> [SET PROBLEM] Please show every line of the dataset excerpt below that contains the word "marking". Case counts.

Dataset excerpt
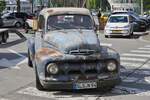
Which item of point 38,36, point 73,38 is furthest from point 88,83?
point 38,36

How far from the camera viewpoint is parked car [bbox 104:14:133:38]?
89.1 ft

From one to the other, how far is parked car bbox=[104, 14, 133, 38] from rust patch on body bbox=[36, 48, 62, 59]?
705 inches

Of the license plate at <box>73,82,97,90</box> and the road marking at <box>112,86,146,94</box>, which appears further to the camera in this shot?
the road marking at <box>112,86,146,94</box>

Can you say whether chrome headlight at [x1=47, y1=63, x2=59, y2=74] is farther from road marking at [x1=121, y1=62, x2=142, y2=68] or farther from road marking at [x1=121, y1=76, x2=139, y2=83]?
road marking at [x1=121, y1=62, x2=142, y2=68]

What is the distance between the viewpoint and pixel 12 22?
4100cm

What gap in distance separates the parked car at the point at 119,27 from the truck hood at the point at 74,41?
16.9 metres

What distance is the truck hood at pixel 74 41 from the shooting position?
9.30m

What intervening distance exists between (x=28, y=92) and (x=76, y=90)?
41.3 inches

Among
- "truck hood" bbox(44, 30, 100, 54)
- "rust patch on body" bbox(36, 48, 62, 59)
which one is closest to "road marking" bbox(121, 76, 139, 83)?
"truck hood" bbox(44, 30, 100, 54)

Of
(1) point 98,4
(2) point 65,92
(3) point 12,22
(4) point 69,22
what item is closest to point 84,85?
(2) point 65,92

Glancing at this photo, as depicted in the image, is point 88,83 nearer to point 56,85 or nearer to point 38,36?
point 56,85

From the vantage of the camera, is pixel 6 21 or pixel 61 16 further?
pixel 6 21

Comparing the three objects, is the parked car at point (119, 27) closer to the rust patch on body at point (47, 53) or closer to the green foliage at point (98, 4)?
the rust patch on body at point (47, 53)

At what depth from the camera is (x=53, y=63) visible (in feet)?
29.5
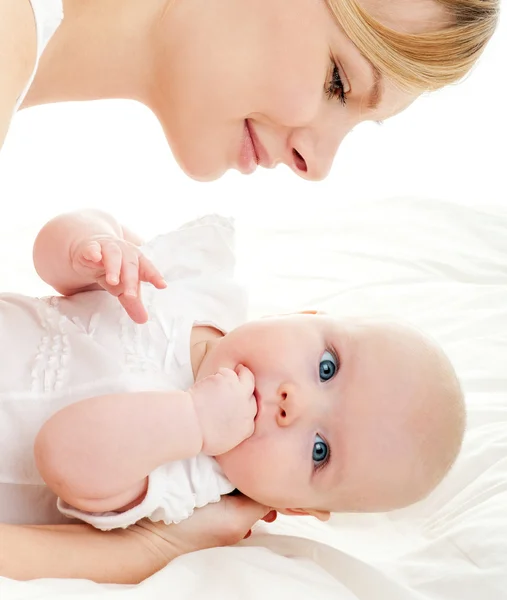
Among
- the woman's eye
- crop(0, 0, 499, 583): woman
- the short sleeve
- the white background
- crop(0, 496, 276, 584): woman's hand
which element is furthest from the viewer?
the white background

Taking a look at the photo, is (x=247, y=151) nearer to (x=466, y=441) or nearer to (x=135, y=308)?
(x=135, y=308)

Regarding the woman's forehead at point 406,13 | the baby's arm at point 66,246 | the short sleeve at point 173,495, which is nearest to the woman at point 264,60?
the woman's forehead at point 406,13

...

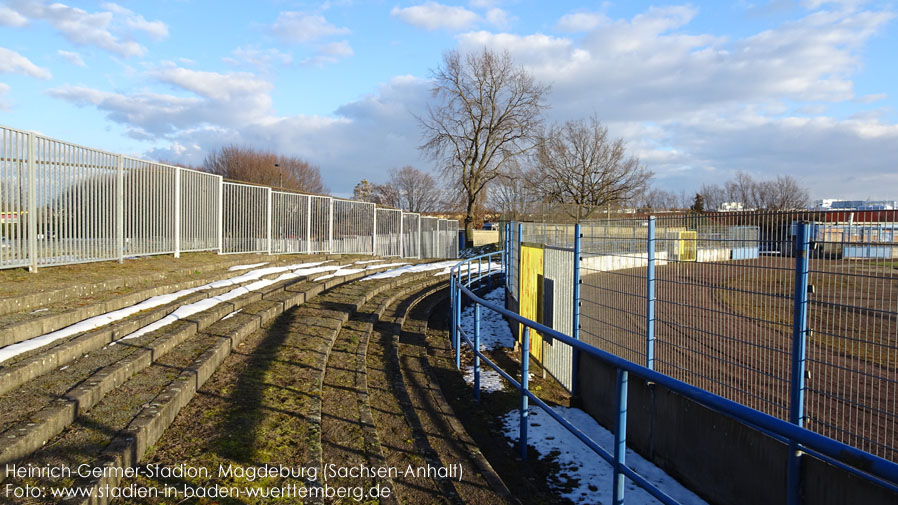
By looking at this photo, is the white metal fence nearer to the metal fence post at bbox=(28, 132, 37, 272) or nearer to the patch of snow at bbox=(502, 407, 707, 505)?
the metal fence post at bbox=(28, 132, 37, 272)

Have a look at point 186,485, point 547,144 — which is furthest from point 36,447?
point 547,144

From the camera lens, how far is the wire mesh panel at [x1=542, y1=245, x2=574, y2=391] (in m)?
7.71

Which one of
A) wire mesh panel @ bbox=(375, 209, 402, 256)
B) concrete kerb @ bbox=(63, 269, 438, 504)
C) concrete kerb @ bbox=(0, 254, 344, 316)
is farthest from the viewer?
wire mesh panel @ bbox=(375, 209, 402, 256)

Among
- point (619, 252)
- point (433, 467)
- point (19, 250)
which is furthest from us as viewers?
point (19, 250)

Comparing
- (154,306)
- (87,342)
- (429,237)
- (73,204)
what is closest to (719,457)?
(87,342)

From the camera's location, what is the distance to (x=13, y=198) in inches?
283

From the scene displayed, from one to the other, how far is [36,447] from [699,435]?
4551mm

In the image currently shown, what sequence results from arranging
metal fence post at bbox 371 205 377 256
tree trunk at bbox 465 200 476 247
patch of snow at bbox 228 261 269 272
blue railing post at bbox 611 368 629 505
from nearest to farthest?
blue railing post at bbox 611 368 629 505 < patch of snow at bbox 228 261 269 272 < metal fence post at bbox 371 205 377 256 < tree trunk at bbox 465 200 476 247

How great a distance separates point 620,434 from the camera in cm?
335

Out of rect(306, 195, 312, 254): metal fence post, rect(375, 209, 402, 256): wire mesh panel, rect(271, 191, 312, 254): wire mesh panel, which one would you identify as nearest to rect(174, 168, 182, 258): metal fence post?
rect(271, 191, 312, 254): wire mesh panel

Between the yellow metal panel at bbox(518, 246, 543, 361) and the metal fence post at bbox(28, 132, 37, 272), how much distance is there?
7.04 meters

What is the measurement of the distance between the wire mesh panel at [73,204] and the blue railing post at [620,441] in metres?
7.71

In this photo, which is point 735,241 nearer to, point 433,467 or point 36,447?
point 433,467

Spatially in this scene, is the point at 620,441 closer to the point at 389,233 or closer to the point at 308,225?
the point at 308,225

> [FINAL RESULT]
Of the license plate at <box>73,82,97,90</box> and the road marking at <box>112,86,146,94</box>, which appears further to the camera in this shot?
the road marking at <box>112,86,146,94</box>
Can you say whether chrome headlight at [x1=47, y1=63, x2=59, y2=74] is farther from road marking at [x1=121, y1=62, x2=142, y2=68] or farther from road marking at [x1=121, y1=76, x2=139, y2=83]?
road marking at [x1=121, y1=62, x2=142, y2=68]
which one is closest to "road marking" bbox(121, 76, 139, 83)?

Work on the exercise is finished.